What is asked.
**a)** Translate this sentence from the article about Linda Newell into Spanish: "“Yes, we do,” Newell responded with her trademark smile."
**b)** Reproduce, unchanged, everything in the article about Linda Newell from "Former state Sen." down to "woman followed up.".

Document.
==========

Read the article on The Parker Chronicle here.
As a freshman state legislator in the summer of 2009, Linda Newell had a lot to learn about a lot of things—and as it turned out, so did everyone else.
Some onlookers wondered, just who was that unknown blonde and her two lovely daughters waving from a passing car in Littleton’s Western Welcome Week parade?
As Newell jumped from the cavalcade, two women approached her, noticing a nametag that identified the mystery lady as some sort of “state senator.”
Former state Sen. Linda Newell stands in front of the Littleton Municipal Courthouse, where she plans to eventually tape an episode of her planned television series on the workings of state and local government. The Last Bill: A Senator’s Story, which serves as the series pilot, will have its premiere March 18 at Alamo Drafthouse Cinema in Littleton.Photo by Peter Jones
“We don’t have a state Senate, do we?” a woman asked.
“Yes, we do,” Newell responded with her trademark smile.
“We don’t pay for that, do we?” the second woman followed up.
“Poorly, but yes,” Newell quickly rejoined.
As a political novice and a newly elected Democrat who was never expected to win the once-Republican-safe District 26 in the 2008 Obama wave, Newell would turn out to be an unlikely educator on the ways of state government.
“I would get questions like, ‘How do you like D.C.?’ And I would need to explain to them that I’m a state senator. I work at the Colorado State Capitol. I’d have to explain the difference between federal and state,” the 59-year-old former lawmaker said. “These were not young people. These are people my age who have voted.”
Newell would eventually try to fill those embarrassments in ignorance with educational town halls, not just focused on her own legislative priorities, but on the mechanics of making state laws—legislation that many assumed come from thin air.

==========

Data records.
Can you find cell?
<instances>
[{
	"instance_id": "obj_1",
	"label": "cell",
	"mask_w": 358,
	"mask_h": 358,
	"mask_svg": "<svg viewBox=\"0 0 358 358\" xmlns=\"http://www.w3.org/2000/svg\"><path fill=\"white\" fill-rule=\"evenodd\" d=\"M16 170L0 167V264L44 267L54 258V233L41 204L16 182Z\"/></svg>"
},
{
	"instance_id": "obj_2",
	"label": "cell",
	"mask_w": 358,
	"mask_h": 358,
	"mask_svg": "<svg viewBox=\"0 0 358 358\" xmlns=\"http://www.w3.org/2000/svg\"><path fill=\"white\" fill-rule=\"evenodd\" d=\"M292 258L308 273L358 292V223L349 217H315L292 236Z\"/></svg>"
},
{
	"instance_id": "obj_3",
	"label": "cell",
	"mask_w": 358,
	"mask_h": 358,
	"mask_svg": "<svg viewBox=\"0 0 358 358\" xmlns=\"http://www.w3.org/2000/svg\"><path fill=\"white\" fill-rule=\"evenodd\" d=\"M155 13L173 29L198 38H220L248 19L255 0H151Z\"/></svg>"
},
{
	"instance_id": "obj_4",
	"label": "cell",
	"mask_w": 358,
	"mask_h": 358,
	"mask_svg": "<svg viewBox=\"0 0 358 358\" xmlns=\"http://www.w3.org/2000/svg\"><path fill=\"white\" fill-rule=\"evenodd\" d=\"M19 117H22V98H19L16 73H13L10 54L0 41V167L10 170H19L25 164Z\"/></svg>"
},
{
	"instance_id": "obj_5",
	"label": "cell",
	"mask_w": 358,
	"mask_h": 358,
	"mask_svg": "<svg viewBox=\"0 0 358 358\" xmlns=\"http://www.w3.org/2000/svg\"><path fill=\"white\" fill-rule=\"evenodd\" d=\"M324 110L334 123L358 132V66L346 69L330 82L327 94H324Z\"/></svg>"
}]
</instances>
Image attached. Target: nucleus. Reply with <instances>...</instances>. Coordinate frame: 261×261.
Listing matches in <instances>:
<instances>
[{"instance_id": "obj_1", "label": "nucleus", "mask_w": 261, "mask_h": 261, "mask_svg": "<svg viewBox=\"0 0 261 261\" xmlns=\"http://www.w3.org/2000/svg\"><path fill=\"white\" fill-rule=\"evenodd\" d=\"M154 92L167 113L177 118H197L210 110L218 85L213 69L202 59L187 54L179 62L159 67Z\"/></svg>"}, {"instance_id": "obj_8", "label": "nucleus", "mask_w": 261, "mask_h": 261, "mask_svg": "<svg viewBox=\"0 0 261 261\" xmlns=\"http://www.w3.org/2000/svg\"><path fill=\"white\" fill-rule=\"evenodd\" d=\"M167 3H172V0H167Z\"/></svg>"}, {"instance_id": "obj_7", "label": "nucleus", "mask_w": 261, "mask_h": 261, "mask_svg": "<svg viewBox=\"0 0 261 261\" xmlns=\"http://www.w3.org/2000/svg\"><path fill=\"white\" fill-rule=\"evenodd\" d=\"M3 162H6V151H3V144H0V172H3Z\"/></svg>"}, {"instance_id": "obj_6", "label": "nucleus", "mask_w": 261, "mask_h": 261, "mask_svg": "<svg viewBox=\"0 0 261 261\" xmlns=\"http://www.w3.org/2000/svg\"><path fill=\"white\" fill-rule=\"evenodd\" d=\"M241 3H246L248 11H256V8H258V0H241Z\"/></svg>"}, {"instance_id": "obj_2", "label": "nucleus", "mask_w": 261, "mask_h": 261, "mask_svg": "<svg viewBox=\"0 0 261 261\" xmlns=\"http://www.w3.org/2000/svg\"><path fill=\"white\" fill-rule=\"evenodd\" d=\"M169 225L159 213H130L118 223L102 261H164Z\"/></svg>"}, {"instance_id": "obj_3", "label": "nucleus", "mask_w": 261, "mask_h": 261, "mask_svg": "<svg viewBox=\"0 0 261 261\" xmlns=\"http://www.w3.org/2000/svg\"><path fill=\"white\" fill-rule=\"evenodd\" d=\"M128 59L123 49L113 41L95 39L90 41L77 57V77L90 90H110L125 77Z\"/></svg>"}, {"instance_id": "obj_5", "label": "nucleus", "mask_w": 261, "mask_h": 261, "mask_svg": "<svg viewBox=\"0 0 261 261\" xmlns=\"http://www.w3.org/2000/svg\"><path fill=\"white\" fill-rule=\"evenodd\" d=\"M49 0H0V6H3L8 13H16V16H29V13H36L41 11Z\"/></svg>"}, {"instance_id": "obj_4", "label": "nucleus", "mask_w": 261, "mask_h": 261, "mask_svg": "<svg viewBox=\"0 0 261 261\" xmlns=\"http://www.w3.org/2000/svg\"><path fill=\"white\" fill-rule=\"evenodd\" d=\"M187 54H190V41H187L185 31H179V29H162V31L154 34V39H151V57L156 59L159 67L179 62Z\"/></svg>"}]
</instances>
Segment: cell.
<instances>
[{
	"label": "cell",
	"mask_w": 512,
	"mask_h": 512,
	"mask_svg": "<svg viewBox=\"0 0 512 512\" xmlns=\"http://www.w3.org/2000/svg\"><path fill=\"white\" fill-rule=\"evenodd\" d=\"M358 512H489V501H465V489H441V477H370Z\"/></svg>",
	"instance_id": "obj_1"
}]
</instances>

==========

Solutions to the problems.
**a)** «Sí, lo tenemos», respondió Newell con su sonrisa característica.

**b)**
Former state Sen. Linda Newell stands in front of the Littleton Municipal Courthouse, where she plans to eventually tape an episode of her planned television series on the workings of state and local government. The Last Bill: A Senator’s Story, which serves as the series pilot, will have its premiere March 18 at Alamo Drafthouse Cinema in Littleton.Photo by Peter Jones
“We don’t have a state Senate, do we?” a woman asked.
“Yes, we do,” Newell responded with her trademark smile.
“We don’t pay for that, do we?” the second woman followed up.